I remember game boxes that opened up by lifting the top off, like... I dunno, clothes boxes or something. I remember big computer boxes with awesome manuals, separate manuals for advertisements, and fifty leaflets for rebates and ads. I remember smaller boxes with the impossible-to-get-out inner box. And nowadays they have the cool plastic boxes that are box and case... though they're still small, with nothing to look at in them. Though I suppose it varys for the game.
 
...Like age matters.

pedobearsealqe7.gif
 
Touche.

Imagine the e has a thing over it.
 
Ya most games come with nothing. I remember getting Deus Ex and it coming with a cool looking fake news paper. That gave you some clues and insight on the story.
 

:O

Yeah, I'm 15. Until July. I've said it a couple of times.

My favourite manual would be my GTA:SA one. Rockstar Manuals are generally awesome.

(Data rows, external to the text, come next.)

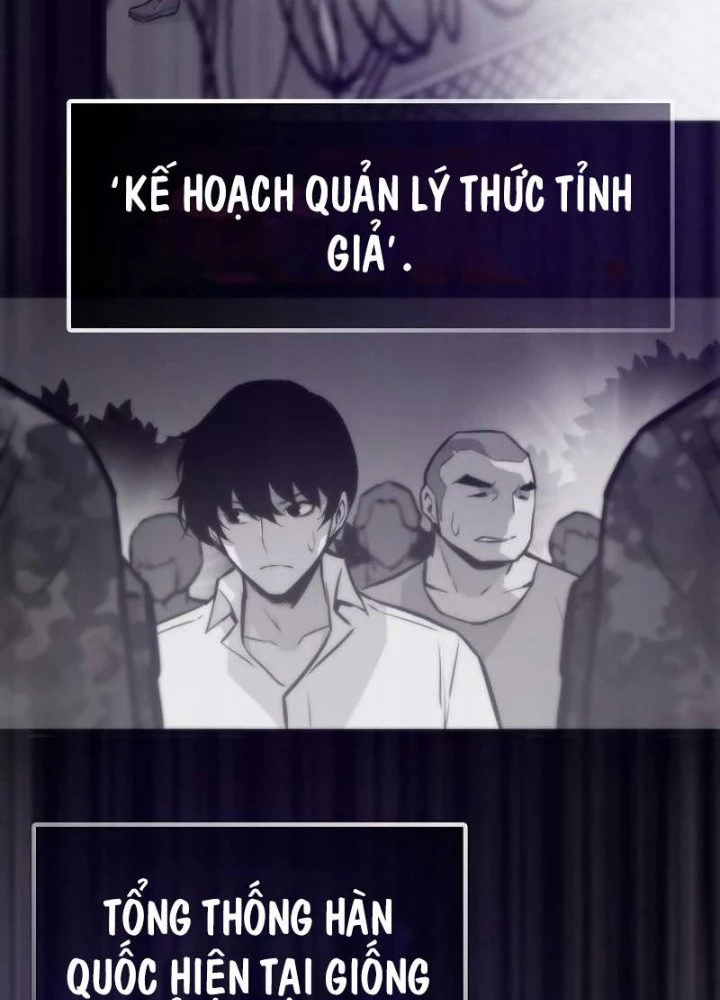 Hồi Quy Giả Chapter 128 - 297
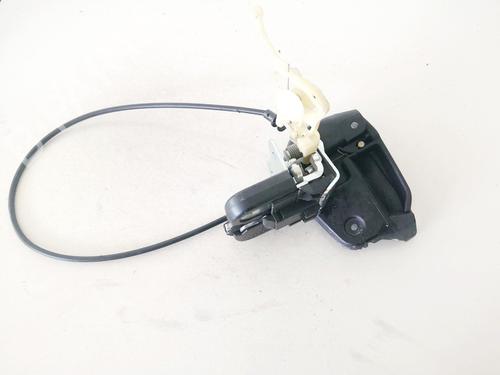 Used Electronic module Electronic module 35607608 35607608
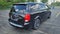 2016 Dodge Grand Caravan SE Plus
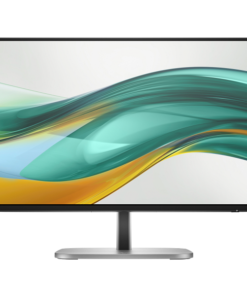 Monitor Commercial HP Series 5 Pro 524pf, 23.8", 1920 x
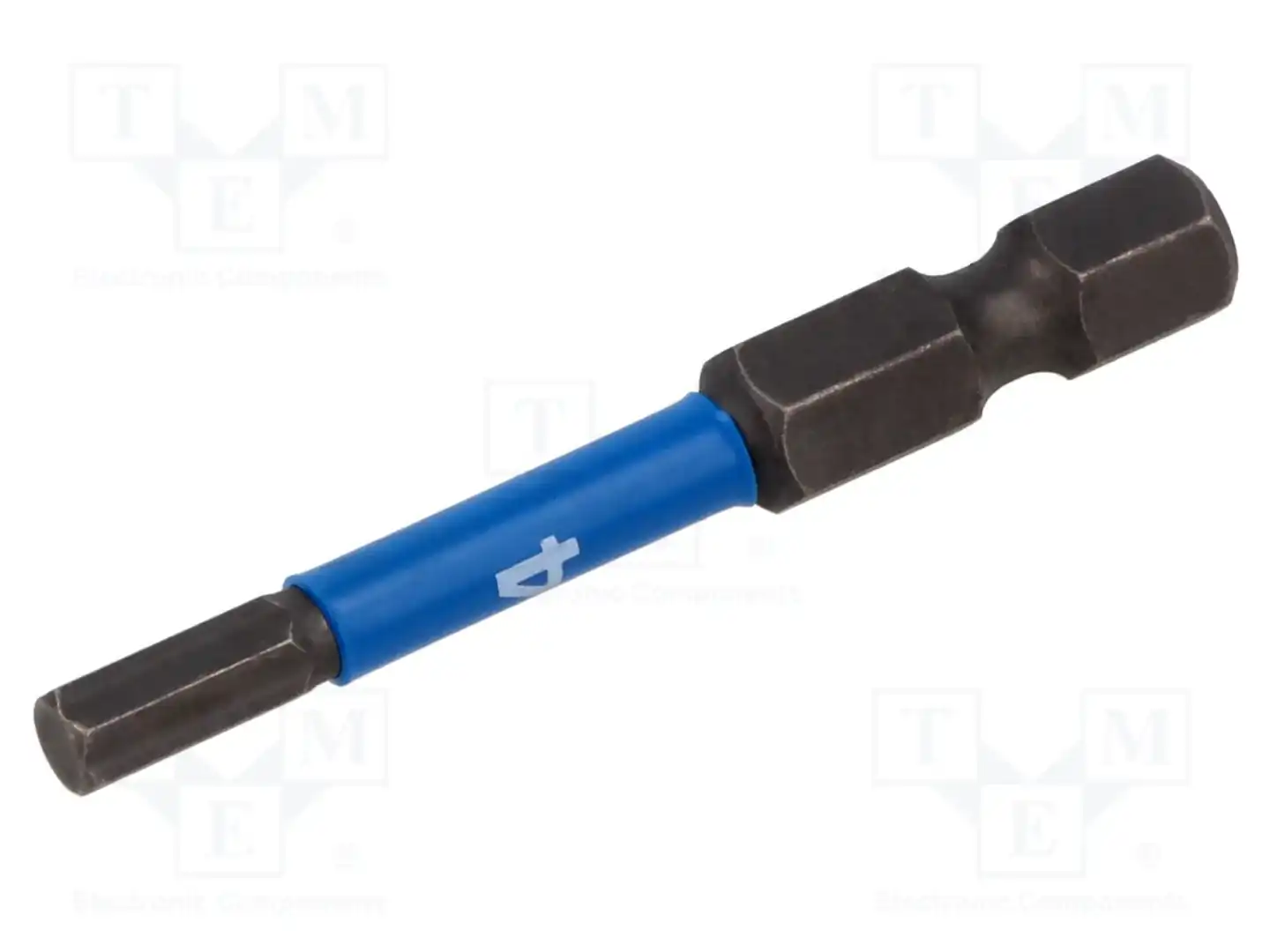 WERA 05057644001 — Наконечники для отверток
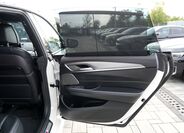 BMW Řada 6 19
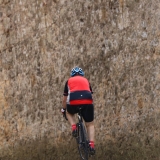 Bikecat-Mariposa-La-Ruta-Mar-i-Muntanya-2017-049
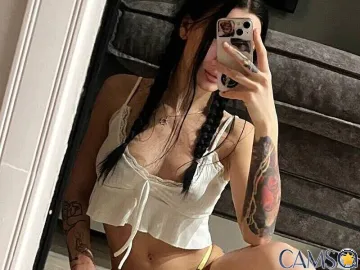 Alice-Huntbrook’s Flirt4Free Profile Image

My favourite Box is probably my HL2 Collectors Edition box, despite the fact that there was SHIT ALL in it - well, besides HL2+CSSource+HLS+HL2DM+...something else, and a one-size-fits-all T-shirt, and a FREAKING A5 SIZE SINGLE SCRAP OF PAPER CALLED A MANUAL, and the sort of not-actually-a-prima-guide.

I don't actually have all that many boxes, being a young gamer and not being able to actually afford all that many games. I tend to borrow my friends/families or beg my parents for ages... it also results in me getting crappy EA Classics boxes and getting a huge cardboard box with 3 cds in a little paper slip thing inside (1 of them being the manual. I HATE DIGITAL MANUALS.)

Did Deus Ex have an awesome manual? My "Classic" version doesn't have one.

/EDIT Doh, Asuka already answered that.
 
Anyone else own the original release of "Day of the Tentacle"? It came in this triangular-prism shaped box, and definitely was unique (and probably a pain to shelve).